[TASK STATEMENT]
Could you continue the passage about the stylus pen and digital copy generation, picking up right after its last sentence?

[EXTRACT TO READ]
☆ ☆ ☆ ☆ ☆ ☆ ☆

The stylus pen 110 includes a main body 111 and a tip 112, and may be configured to enable both digital writing and analog writing. For example, the stylus pen 110 may be implemented as any one or any combination of the above-described electromagnetic resonance (EMR) type, active electrostatic type, resistive type, and capacitive type, and may input data to the electronic device 120 by directly or indirectly touching the touch screen of the electronic device 120 (digital writing). Further, the tip 112 of the stylus pen 110 may be made of a material for writing letters or characters on paper and the like, so that the stylus pen 110 may be used to write letters or characters on paper and the like by directly touching the paper and the like (analog writing). To this end, the tip 112 may be made of any one or any combination of a metal-oxide alloy, a graphite-containing polymer, and the like.
When a user places paper on the full area or a portion of the touch screen of the electronic device 120, the electronic device 120 may sense the paper and may automatically generate a digital copy. Here, the function of generating the digital copy may refer to a function of generating digital data, which is performed in such a manner that when a user places paper on the touch screen of the electronic device 120 and writes letters or characters or draws pictures on the paper, digital data (hereinafter referred to as a digital copy) of the same letters, characters, or pictures on the paper are generated.
In one embodiment, when a user places paper on the full area or a portion of the touch screen of the electronic device 120, the electronic device 120 may sense the paper and may automatically execute an application (e.g., a note application, a letter tracing application, a drawing application, a picture tracing application, etc.), and may adjust brightness of the touch screen so that any one or any combination of note lines, letters, pictures, and the like displayed on the touch screen may be shown through the paper. Further, when a user writes letters or draws pictures on paper placed on the full area or a portion of the touch screen, the electronic device 120 may generate a digital copy corresponding thereto, and may store the generated digital copy.
FIG. 2 is a block diagram illustrating an example of a digital copy generating system implemented as an electromagnetic resonance (EMR) type. The digital copy generating system 200 of FIG. 2 may be an example of the digital copy generating system 100 of FIG. 1.

☆ ☆ ☆ ☆ ☆ ☆ ☆

[DATA EXCERPTS]
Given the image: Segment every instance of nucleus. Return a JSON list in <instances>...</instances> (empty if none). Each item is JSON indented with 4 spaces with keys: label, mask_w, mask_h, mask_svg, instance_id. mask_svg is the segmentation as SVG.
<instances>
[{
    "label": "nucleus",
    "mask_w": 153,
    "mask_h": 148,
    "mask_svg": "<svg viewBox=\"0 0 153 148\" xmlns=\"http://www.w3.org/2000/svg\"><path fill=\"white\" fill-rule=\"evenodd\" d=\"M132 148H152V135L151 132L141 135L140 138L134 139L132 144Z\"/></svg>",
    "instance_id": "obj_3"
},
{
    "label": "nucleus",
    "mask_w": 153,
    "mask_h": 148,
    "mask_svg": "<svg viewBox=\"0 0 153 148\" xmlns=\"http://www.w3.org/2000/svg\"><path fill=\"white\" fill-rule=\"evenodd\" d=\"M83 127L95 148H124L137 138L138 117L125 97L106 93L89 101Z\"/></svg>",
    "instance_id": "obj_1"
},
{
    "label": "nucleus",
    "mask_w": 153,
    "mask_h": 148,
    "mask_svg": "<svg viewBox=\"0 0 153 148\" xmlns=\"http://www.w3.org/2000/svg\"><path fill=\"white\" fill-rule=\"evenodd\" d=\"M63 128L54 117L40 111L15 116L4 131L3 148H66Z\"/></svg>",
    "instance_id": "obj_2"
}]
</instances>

☆ ☆ ☆ ☆ ☆ ☆ ☆

[YOUR RESPONSE]
Referring to FIG. 2, the digital copy generating system 200 of an electromagnetic resonance (EMR) type includes a stylus pen 210 and an electronic device 220.
The stylus pen 210 includes a tip 211, a contact pressure measurer 212, a communicator 213, a power receiver 214, a tip storage 215. Here, the contact pressure measurer 212, the communicator 213, the power receiver 214, and the tip storage 215 may be mounted or provided in the main body 111 of FIG. 1.
The tip 211 is a portion that may be come into contact with the electronic device 220, and may protrude from one end of the stylus pen 210. The tip 211 may be called the nib of a pen and the like.
The tip 211 may be made of a material enabling analog writing. In one embodiment, examples of the material enabling analog writing may include any one or any combination of a metal-oxide alloy, a graphite-containing polymer, and the like.
The tip 211 may be formed in partially different colors to indicate a replacement time of the tip 211. In this case, the tip 211 formed in partially different colors indicates not only a case in which the tip 211 is divided into at least two portions, each of which has visually different colors, but also a case in which at least two portions visually have the same color, but letters or characters are written on paper in different colors due to friction between each of the portions of the tip 211 and paper, and the like. In one embodiment, the tip 211 is divided into a first portion and a second portion, which may be formed in layers such that the second portion is worn out after the first portion is worn out.
That is, in one embodiment, as the tip 211 is formed of at least two portions in different colors, a user may recognize a replacement time of the tip 211 by checking a change in color of the tip 211.
The contact pressure measurer 212 may measure pressure applied to the tip 211. For example, the contact pressure measurer 212 may measure contact pressure between the tip 211 and the electronic device 220. To this end, the tip 211 may be connected to the contact pressure measurer 212 to transmit the pressure, applied to the tip 211, to the contact pressure measurer 212. For example, the contact pressure measurer 212 may include a piezoelectric sensor.
The communicator 213 may communicate with the electronic device 220 through an electromagnetic field. For example, the communicator 213 may transmit position information or motion information of the stylus pen 210 and pressure information measured by the contact pressure measurer 212 to the electronic device 220 through the electromagnetic field.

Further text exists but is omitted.